Menemen Olayı, Türkiye Cumhuriyeti Devleti’nin, laik ve demokratik yapısını hedef alan gerici bir ayaklanma girişimidir.
Menemen’de 23 Aralık 1930’da Şeriat isteyenlerce Asteğmen Kubilay’ın öldürülmesi, Genç Cumhuriyet Rejimi’nin 1925 yılındaki Şeyh Sait İsyanından sonra tanık olduğu ikinci önemli irtica olayıdır.
Ulusal uyanış ve kurtuluşla gerçekleştirilen Laik Cumhuriyet düzenine düşman tarikat şeyhleri, 81 yıl önce, çağdaş bir ulus için yüz karası sayılacak bir eylemde bulunmuş, Cumhuriyeti korumakla ve onu yaşatıp yükseltecek kuşakları yetiştirmekle görevli yedek-subay öğretmen Mustafa Fehmi Kubilay’ı Menemen’de şehit etmişlerdi.
Cumhuriyetin ilanına, Halifeliğin kaldırılmasına karşı olan ve Türk Devrimine karşı sık sık güç denemesine yönelen gericiler, Serbest Fırka Partisinin kuruluşunda, iktidara karşı oluşan tepkilerden de cesaret alarak, partinin kapatılmasından kısa bir süre sonra, 23 Aralık 1930’da MENEMEN’DE bir ayaklanma girişiminde bulundular.

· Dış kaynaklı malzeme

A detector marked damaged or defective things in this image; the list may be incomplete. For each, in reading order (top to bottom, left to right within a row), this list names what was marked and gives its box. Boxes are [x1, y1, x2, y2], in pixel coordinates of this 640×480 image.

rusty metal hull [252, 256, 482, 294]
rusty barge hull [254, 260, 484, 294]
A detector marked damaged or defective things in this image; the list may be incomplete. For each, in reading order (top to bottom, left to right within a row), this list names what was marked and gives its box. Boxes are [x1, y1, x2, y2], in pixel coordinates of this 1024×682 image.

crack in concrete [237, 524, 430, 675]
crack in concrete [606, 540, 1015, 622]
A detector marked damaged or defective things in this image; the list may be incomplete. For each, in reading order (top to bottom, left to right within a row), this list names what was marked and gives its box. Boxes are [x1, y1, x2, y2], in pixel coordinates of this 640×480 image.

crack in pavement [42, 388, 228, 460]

23 Aralık sabahı; isyancılar, Menemen’de toplandılar. Müftü camiinde sabah namazı kılındıktan sonra; Derviş Mehmet, camide toplanan kalabalığa; “Ankara Hükümeti’ni düşürüp, ikinci Abdülhamit’in oğlu Selim’i halifeliğe getireceğini, Menemen’in yetmiş iki bin Müslüman Arap tarafından kuşatıldığını”bildirdi ve halkın yeşil bayrak altında toplanmasını istedi.

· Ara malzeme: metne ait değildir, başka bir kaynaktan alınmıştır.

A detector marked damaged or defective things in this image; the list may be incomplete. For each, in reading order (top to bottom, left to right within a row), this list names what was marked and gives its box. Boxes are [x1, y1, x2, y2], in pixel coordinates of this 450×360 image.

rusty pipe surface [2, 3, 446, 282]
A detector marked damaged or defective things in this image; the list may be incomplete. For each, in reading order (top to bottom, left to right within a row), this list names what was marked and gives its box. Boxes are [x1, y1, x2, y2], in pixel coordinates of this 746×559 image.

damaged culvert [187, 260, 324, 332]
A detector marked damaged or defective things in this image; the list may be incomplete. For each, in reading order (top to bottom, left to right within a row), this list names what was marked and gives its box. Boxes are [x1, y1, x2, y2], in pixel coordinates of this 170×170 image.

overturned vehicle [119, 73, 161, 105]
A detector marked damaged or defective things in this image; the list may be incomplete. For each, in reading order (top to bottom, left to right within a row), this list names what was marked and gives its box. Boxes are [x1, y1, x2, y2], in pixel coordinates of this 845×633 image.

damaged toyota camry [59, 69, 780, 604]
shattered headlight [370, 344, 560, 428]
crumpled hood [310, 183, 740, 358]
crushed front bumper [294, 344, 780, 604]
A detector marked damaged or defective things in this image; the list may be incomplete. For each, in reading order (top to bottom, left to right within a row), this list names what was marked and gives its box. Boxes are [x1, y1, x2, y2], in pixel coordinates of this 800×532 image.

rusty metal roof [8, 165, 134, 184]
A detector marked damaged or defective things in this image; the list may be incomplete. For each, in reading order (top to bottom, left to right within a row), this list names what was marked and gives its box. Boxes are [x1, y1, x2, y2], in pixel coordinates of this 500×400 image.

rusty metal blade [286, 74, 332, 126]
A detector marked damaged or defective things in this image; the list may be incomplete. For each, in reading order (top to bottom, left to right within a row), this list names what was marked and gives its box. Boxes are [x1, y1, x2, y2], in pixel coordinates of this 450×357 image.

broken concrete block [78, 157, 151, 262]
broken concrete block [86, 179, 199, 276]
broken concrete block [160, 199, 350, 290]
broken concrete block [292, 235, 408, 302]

Halkın da katılmasıyla olay, kısa sürede ayaklanmaya dönüştü. Asiler yeşil bayrak altında hükümet konağına yürüdüler.
Derviş Mehmet, Hükümet Konağının önünde yaptığı konuşmada da:
“Şapka giyen kâfirdir. Din elden gidiyor. Saltanatı ve Hilafeti geri getireceğiz” diyerek, “kendisinin Peygamber olarak geldiğini, ’Şeriatı’ uygulayacağını ve herkesin şapkasını çıkartıp kendisiyle birlikte “ZİKİR” etmesini” istedi.
Olayı öğrenen İlçe Jandarma Komutanı Yüzbaşı Fahri, hemen olay yerine gitmiş, ancak gericileri yatıştıramayınca, Hükümet Konağına giderek, telefonla 43.P.Alay ve Garnizon Komutanlığından yardım istemiştir.

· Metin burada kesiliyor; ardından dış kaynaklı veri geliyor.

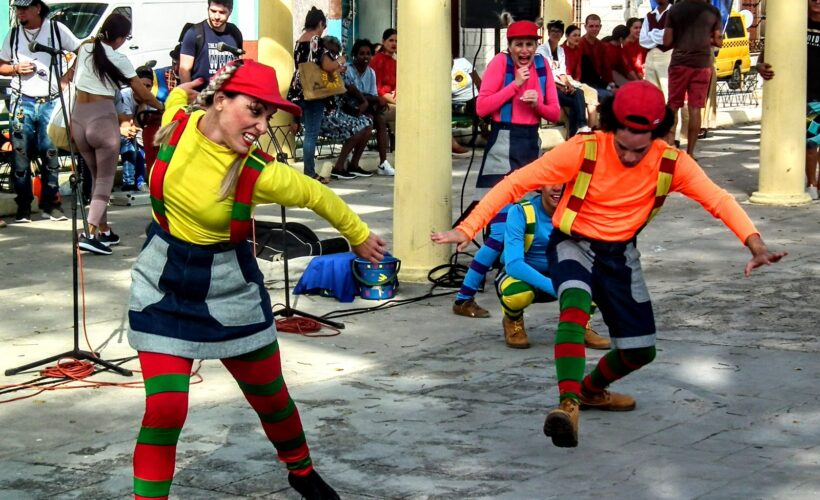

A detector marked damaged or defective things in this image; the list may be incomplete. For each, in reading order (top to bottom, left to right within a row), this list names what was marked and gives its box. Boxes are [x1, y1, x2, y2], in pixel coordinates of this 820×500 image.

cracked concrete ground [1, 122, 820, 500]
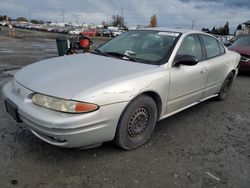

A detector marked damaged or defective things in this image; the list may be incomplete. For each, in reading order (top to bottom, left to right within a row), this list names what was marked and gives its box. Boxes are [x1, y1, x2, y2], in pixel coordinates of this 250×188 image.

damaged vehicle [1, 28, 240, 150]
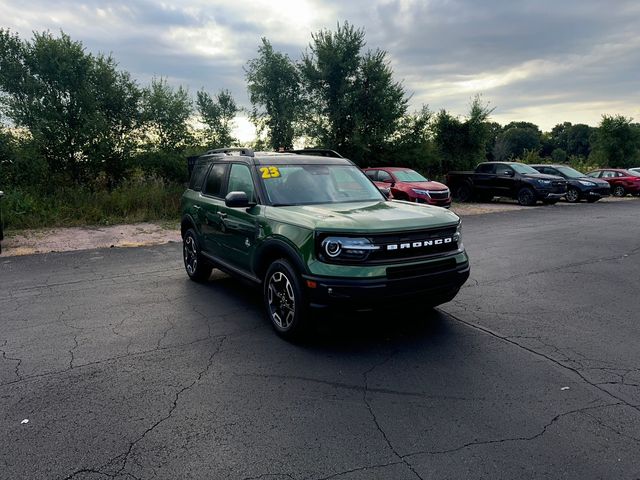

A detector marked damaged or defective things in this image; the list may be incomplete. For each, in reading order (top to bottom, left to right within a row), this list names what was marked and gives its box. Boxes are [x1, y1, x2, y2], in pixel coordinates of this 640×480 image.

crack in pavement [63, 336, 228, 478]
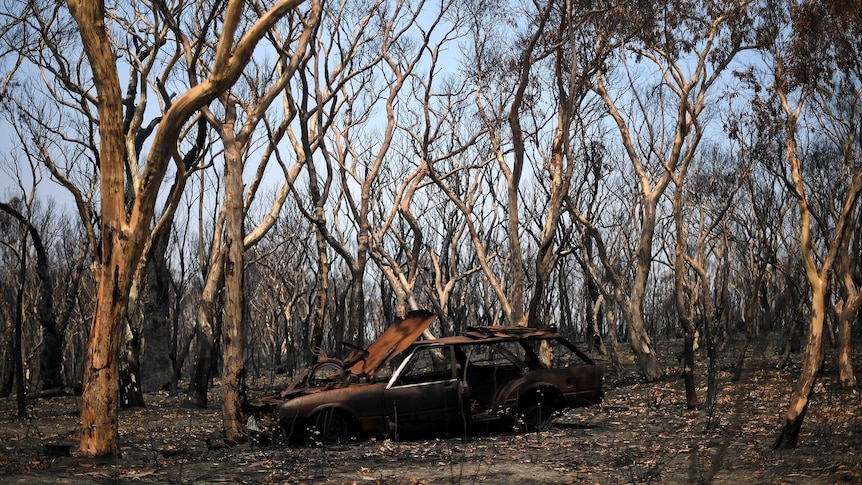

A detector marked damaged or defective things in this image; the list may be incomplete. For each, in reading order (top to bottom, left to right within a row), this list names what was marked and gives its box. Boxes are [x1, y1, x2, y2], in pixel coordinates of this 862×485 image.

Menemen Garnizon Komutanlığı; karışıklık çıktığını öğrenince, kalabalığı dağıtmak üzere, askerliğini yedek subay olarak yapmakta olan Asteğmen Mustafa Fehmi Kubilay komutasındaki birliği görevlendirmiştir.
1906 doğumlu Mustafa Fehmi Kubilay; Bursa öğretmen okulunu bitirmiş, Cumhuriyet ilkelerine bağlı askerliğini yedek subay olarak yapan bir öğretmendi.
Mustafa Fehmi Kubilay, olayı bastırmak için birliği ile birlikte asilerin üzerine yürümüş, ikazla dağılmayan topluluğu korkutarak dağıtmak amacıyla; manevra fişeği taşıyan askerlerine havaya ateş emrini vermiştir.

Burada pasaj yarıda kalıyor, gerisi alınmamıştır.